Hastalıklardan korunmak için şifa dolu ıhlamur tarifi Hastalıklardan korunmak için şifa dolu ıhlamur tarifi

Koçak, şu açıklamayı yaptı: "Ben isyan edeceğim biraz. Ben yaklaşık 23 yıldır Derealizasyon adı verilen yani gerçeklik algısının yitirilmesi olarak özetleyebileceğim, normalde 15'er dakikalık ataklar halinde olan ama bende atipik bir versiyonu mevcut olduğu için 23 senedir aralıksız 7/24 her gün yaşadığım ve gerçek hissetmek nasıl bir şey artık unutalı çok olduğu bir rahatsızlıkla uğraşıyorum. Maalesef tedavisi olmayan bu rahatsızlıkla beraber üzerine anksiyete, panik atak gibi bir rahatsızlıklar eklenince inanın her şey yolunda gitse bile ilerlemek çok zor oluyor"

Ardından iş hayatında yaşadığı sıkıntıları da anlatan Koçak, "Bir de bunun üzerine 'Küçük Esnaf'tan sonra yazdığım onlarca işim istisnasız kabul olduğu halde ya sözleşmeden dönmesi ya sözleşmenin iptali ya da çekilmesine rağmen yayınlanmadığı bir 9 sene geçirdim. Bana 9 sene önce 'Mutlaka her şey yoluna girecek' diyen arkadaşlarım ve ailem 9 sene sonra da hâlâ aynı cümleleri kuruyor. Bu süre zarfında yazmaya âşık olduğum için tüm kötü sonuçlanan işlerden sonra maksimum bir hafta depresyona girip sonrasında dayanamayıp tekrar bir şeyler üretmeye devam ettim. En son projem yine büyük bir yapım şirketi tarafından kabul edildi, hazırlıklar başladı ve bilin bakalım ne oldu? İptal keyfi... Bu süre zarfında bana bir kısmın fanları tarafından yapılan linçler, çalışma arkadaşlarım tarafından yapılan mobbingler, yönetmenler ve yapımcılar tarafından yapılan tacizler, en yakınlarımdan yediğim kazıklar falan bunlarda bahsetmeyeceğim bile... Her şeye rağmen kendime olan inancımı asla kaybetmedim. Yoksa bu kadar projeyi üretemezdim. Dışarıdan nasıl gözükürsem gözükeyim gerçekte sürekli ayağa kalkmaya çalışıyorum. Çoğu arkadaşım hastalığımı bilmez. Çünkü yapabilecekleri hiçbir şey yok ya da yaşadığım travmaları bilmez anlatamadığım için..

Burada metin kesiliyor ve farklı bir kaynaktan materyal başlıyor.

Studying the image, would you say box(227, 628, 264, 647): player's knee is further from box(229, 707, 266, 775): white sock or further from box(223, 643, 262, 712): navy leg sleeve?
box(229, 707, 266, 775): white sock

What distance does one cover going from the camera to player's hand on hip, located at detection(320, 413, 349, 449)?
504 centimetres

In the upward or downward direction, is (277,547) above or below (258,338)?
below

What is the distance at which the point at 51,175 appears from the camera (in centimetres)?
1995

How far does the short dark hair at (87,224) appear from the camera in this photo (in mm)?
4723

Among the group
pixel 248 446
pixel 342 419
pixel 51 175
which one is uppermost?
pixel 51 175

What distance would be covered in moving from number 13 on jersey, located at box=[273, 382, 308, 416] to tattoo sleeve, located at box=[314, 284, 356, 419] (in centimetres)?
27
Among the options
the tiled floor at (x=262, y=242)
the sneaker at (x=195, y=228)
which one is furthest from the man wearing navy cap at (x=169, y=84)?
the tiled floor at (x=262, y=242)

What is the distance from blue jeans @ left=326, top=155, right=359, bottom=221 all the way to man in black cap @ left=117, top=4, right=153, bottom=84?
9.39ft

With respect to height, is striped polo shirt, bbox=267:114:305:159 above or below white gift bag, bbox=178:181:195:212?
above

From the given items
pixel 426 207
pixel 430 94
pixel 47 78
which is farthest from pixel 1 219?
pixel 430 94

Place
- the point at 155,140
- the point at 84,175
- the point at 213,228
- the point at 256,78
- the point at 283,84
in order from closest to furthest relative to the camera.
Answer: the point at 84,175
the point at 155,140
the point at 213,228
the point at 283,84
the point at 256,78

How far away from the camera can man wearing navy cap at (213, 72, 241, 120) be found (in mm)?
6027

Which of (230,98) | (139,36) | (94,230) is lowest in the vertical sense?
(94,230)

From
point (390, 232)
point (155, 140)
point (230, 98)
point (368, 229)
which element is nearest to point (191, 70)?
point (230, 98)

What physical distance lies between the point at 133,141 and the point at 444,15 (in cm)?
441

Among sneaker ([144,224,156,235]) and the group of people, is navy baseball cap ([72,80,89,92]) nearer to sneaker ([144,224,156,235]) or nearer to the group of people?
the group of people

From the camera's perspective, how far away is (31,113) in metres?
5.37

Şu an kendime olan güvenimi kaybetmesem de geleceği düşündüğüm an inanılmaz bir korku ve dehşet yaşıyorum. Bugün olduğu gibi... Çünkü 9 sene yokuş aşağı yürüyünce insan ister - istemez güzel şeyleri hak etmediğini düşünüyor. Zaten geleceğimi düşündüğümde bu yüzden dehşete kapılıyorum. Normalde beni tanıyan insanlara aciz gözükmeyi hiç sevmem. Ben ne yaşıyorum kime ne? Niye paylaşıyorum? Ne yapıyorum kendimi mi acındırıyorum? Bana üzülün mü istiyorum? Hiçbiri değil... Sadece tüm bunların buraya yazabilecek kadar normal şeyler olduğunu hissetmeye ihtiyacım var. Başarısızlığın, üzülmenin, depresyonun, hastalığından bahsetmenin, ağlamanın, zaman zaman pes etmenin normal bir şey olduğunu düşünmeye ihtiyacım var. Ben bugün böyleyim yarın yine ayağa kalkarım çünkü işime aşığım, üretmeden duramam. Her yazdığım şeyden sonra hissettiğim o heyecandan da vazgeçemem ama bugün kötüyüm be."